Arbie Baguios, (a former student, bio below) has been doing some serious thinking about aid. See what you think.

Imagine you’re ill and need to be taken to a hospital.

Would you rather go to one where the clinical outcomes seem good, but the way they treat patients is horrible?

Or one where they treat patients excellently, but the clinical outcomes are questionable?

How about where they’ve got the best staff and facilities, but clinical outcomes and their treatment of patients are not the priority?

I reckon most of us would want to be taken to a hospital where all three – clinical outcomes, treatment of patients, and staff and facilities – are to a high standard.

In fact those three indicators are exactly what’s used in the Donabedian model, one of the world’s most widely-used framework for evaluating healthcare quality

The Donabedian model for evaluating quality of healthcare (Credit: Kidanto, H., 2009)
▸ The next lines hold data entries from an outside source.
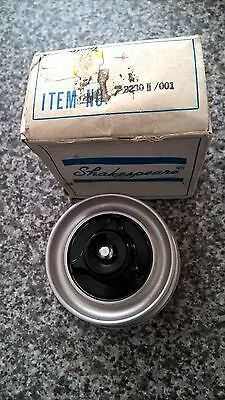 Shakespeare Fishing Reel Spare Spool. Part Reference: 2230/001.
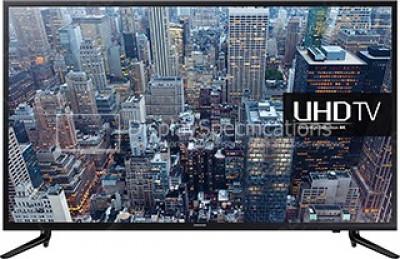 Samsung UE43JU6000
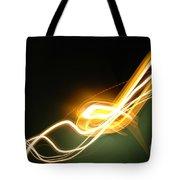 Light 3 Tote Bag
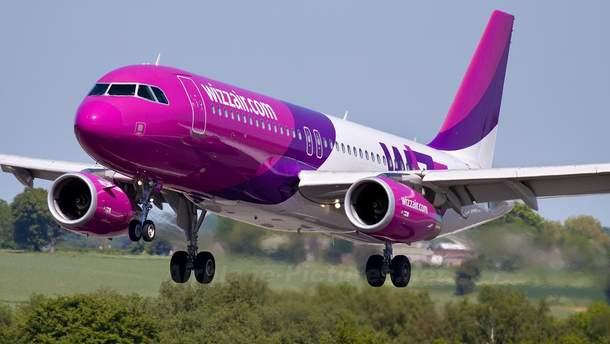 Wizz Air спростував інформацію про відкриття нових рейсів з Києва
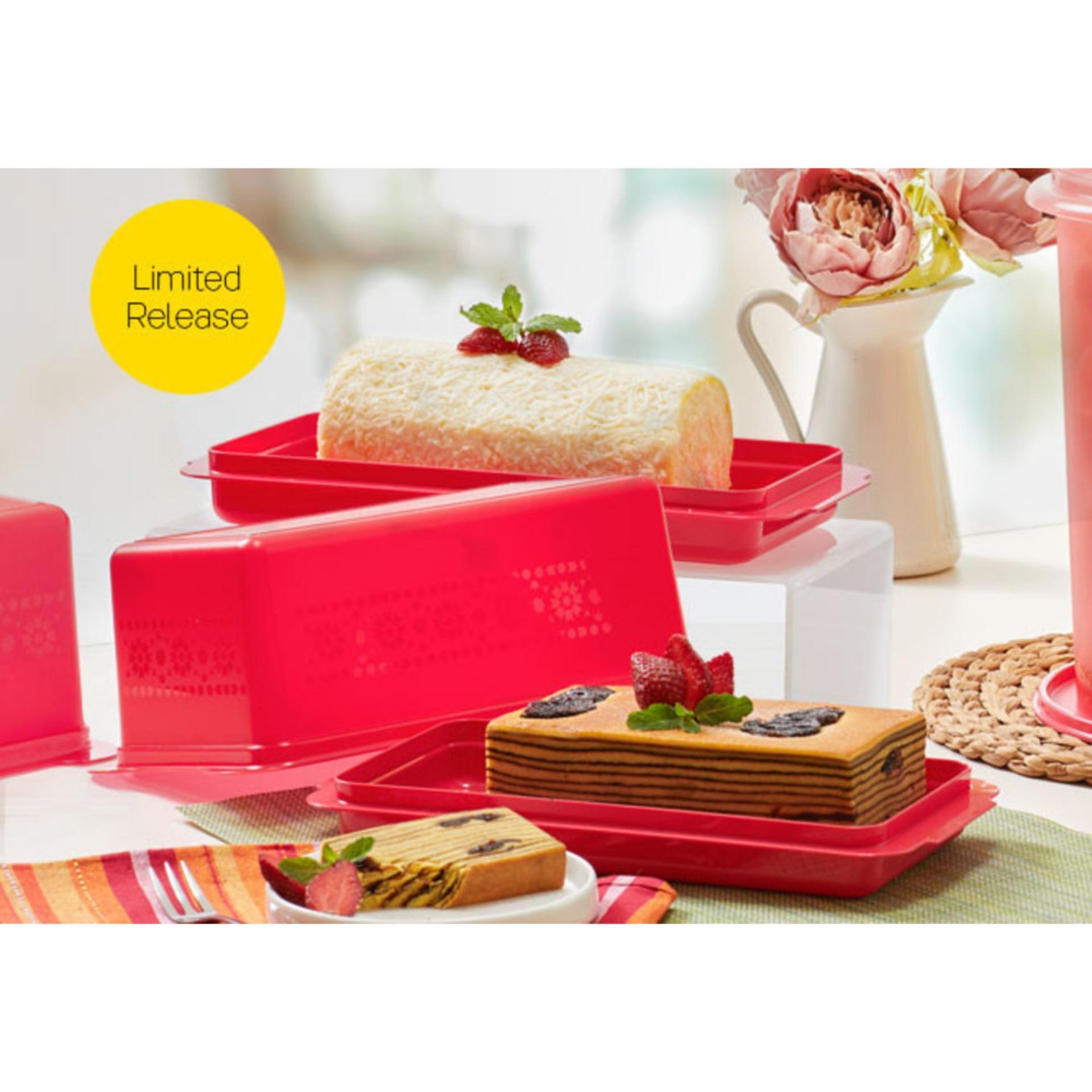 Tupperware Bread Server Merah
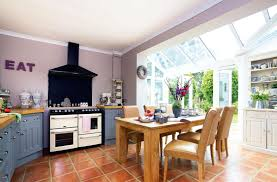 Kitchen Diner Extension Kitchen Diner Extension Real Homes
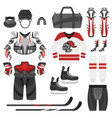 flat style set of hockey equipment vector image vector image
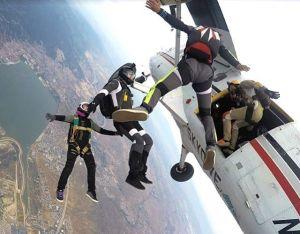 Skydive Elsinore, US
The Donabedian model looks at structure (the hospital buildings, the staff, the equipment), process (the transaction and relationship between patient and healthcare providers), and outcomes (the effect of treatment to patient and public health).

When it comes to our own health, we see all these as essential.

So why not in aid?

Beyond business-as-usual

The coronavirus pandemic has reinvigorated calls for reform in the aid world.

The evidence-based policy folks, in international development and beyond, are advocating for more “science” to make interventions effective.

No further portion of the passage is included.